Quo Vadis – Dove va la pubblica Istruzione ?

22 Dicembre 2022

Quale strada sta percorrendo l’Istruzione pubblica?  Il nuovo corso sta cogliendo le difficoltà di un sistema formativo oramai troppo distante dai bisogni della società reale?

Domande difficili, specie se per nuovo corso si intende il periodo che parte dall’ultimo risultato elettorale.

Ad onor del vero non ci si voleva riferire ad un così ristretto periodo, per cui si rivelerebbe inefficace una valutazione preventiva, pur se i prodromi decisionali non sono edificanti e preannunciano una direzione ostinatamente deleteria.

Troppe sono le criticità, aggravate  da un lato dalla fisiologica evoluzione sociale e dalla innovazione tecnologica.

L’Italia è terra di mezzo, madre di cultura originaria con forti tentazioni esterofile.

Nell’ultimo decennio, a fronte di un veloce cambiamento sociale e del modificarsi delle abitudini e dei bisogni, non si è trovato un modo efficace di dare risposta alle necessità sopraggiunte.

Un nuovo mondo, ipertecnologico, fortemente interconnesso, fluido e per molti versi quasi ingovernabile ha dato il benservito a tutta una serie di riforme che sembravano essere l’asse portante del nuovo millennio, nuovi assiomi in grado di governare le nuove sfide.

La risposta al cambiamento non è stata auto-prodotta, ma ricercata in altre realtà ove il fuso orario aveva già indotto il mutamento sociale.

Nel campo di interesse, cioè quello dell’Istruzione pubblica, le riforme di risposta al cambiamento hanno denotato una assoluta povertà di idee e pochi scarni provvedimenti realmente efficaci.

Nel merito, le leggi di riforma riferibili ai vari ministri pro tempore (Moratti 2003- Gelmini-20210- Renzi 2015), hanno di fatto reingegnerizzato l’impianto amministravo/didattico senza intervenire sugli effetti formativi.

Il paradigma è l’uso intensivo delle tecnologie informatiche, oramai pregnante in quasi ogni aspetto sociale, e la gestione aziendale della scuola pubblica mutuata dai paesi di cultura anglosassone.

La scuola come azienda e l’istruzione come opportunità commerciale.

Poniamo invece  il caso  che uno dei  fini della scuola pubblica sia di formare figure spendibili nel mondo lavorativo.

Al netto delle percentuali di insuccesso scolastico ( abbandono o scarsa scolarizzazione), quante figure lavorative spendibili effettivamente riesce a  formare la scuola pubblica Italiana?

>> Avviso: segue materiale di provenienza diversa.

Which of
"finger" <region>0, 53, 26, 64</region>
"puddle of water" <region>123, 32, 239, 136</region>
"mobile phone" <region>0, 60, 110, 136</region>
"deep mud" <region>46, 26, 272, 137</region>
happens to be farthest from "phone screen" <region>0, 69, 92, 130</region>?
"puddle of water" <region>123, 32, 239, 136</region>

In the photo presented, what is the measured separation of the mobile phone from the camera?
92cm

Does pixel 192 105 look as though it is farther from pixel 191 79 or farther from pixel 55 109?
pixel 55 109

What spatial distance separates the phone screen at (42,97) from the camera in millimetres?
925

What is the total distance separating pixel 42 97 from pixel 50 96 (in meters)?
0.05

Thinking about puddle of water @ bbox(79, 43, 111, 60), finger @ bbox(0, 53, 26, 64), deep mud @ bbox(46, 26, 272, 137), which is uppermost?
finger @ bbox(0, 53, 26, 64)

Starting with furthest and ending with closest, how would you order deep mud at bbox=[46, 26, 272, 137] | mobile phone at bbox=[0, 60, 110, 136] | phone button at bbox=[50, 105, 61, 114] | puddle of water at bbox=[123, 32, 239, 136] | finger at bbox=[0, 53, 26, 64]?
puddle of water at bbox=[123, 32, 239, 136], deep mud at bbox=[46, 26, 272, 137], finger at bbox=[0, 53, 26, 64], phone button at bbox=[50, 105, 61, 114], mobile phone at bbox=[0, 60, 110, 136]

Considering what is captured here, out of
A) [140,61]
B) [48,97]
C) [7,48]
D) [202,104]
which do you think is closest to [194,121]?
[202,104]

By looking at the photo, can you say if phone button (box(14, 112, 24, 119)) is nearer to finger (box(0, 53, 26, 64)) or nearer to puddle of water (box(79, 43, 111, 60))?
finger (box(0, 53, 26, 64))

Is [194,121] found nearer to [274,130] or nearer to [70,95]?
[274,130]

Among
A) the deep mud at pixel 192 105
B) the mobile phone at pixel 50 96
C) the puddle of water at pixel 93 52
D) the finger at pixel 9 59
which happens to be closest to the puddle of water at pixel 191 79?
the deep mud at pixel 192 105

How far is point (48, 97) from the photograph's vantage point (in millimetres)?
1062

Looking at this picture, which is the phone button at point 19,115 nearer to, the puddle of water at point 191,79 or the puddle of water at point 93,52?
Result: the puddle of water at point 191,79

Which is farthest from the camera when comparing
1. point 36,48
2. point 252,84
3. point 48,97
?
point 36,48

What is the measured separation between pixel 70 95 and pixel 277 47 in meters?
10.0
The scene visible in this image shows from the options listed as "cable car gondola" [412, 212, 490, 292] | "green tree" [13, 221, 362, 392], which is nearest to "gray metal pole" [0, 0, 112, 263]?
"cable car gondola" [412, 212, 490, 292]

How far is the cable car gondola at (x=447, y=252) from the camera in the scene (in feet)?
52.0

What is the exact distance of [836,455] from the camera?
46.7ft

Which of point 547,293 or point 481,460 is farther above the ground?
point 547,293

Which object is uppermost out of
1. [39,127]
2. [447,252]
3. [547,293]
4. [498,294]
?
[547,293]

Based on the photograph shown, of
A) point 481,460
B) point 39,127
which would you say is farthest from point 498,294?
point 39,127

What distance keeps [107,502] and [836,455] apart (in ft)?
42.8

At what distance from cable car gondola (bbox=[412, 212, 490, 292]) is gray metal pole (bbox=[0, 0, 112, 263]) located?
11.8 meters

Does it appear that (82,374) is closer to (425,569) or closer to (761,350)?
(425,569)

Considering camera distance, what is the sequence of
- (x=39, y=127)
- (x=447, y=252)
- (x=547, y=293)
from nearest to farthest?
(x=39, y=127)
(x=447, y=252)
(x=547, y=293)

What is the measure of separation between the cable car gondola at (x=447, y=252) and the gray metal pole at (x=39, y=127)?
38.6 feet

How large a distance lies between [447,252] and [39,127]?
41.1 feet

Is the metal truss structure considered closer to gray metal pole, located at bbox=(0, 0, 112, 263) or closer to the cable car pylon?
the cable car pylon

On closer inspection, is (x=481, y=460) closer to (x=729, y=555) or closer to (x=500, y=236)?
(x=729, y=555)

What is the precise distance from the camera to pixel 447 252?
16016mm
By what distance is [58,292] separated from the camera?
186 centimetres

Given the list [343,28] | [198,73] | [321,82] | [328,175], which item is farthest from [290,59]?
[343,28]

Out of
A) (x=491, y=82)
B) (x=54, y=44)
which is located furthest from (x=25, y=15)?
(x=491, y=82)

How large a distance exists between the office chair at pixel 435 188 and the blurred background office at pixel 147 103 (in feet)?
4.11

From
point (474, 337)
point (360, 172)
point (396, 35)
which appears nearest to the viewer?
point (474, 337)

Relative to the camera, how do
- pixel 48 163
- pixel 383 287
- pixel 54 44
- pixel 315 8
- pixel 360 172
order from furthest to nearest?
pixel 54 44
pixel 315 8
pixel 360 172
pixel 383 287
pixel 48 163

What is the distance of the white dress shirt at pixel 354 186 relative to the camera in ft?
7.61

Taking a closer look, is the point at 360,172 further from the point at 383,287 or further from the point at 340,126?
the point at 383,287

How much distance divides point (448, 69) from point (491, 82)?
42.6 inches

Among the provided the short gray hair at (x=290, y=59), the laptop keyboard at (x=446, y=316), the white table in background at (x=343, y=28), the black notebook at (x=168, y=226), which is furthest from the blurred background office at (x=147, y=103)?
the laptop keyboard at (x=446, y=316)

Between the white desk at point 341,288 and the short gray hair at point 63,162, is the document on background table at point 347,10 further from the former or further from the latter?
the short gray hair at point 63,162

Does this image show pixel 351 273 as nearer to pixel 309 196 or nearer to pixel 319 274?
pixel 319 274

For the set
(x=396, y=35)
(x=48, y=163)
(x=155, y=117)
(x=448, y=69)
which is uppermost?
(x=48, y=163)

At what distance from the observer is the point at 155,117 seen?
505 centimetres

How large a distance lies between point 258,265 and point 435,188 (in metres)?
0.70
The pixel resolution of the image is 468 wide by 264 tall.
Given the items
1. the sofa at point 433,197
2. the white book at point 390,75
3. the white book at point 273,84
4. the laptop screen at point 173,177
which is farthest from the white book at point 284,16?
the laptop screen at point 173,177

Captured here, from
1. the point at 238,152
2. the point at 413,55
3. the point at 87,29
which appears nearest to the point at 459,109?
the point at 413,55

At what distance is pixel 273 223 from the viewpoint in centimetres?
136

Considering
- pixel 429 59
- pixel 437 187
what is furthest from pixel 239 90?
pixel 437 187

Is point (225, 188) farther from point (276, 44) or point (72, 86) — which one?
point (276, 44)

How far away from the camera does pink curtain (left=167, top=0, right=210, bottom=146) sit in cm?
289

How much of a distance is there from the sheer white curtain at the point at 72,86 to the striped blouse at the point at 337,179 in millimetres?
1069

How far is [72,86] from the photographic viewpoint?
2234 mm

Rimangono in uscita dalla formazione scolastica (pur se rimaneggiate) una pletora di figure risalenti al secolo scorso che hanno scarse possibilità di utilizzazione.

E ciò non ha nulla a che vedere con il livello di istruzione (scuola secondaria o università).

Mi si chiede sempre più di sovente che senso abbia mantenere alcuni diplomi (es: ragioniere e perito commerciale) o lauree ( es:  scienze della formazione) che così come sono scarsamente spendibili sul mercato del lavoro.

Quindi la riforma in questo caso non andrebbe nel risparmio sui conti pubblici (Spesa pubblica in Italia per istruzione 2019: Italia 8.2 – media dei paesi Ue 10.2).

Ma nemmeno sulla riforma dei cicli così come proposta sino a qui, accorciando tempi, dettando regole sul sistema di reclutamento ed impoverendo sempre di più l’autonomia di insegnamento di docenti.

E’ un tema talmente complesso che necessiterebbe di un serio studio, prima ancora di pensare a delle riforme.

E nel conoscere per agire meglio, ci si chiede, dove sono le figure richieste a forza dal mercato del lavoro ed introvabili tanto da reclutarli da altri paesi?

La risposta, di certo non starà nella prossima riforma.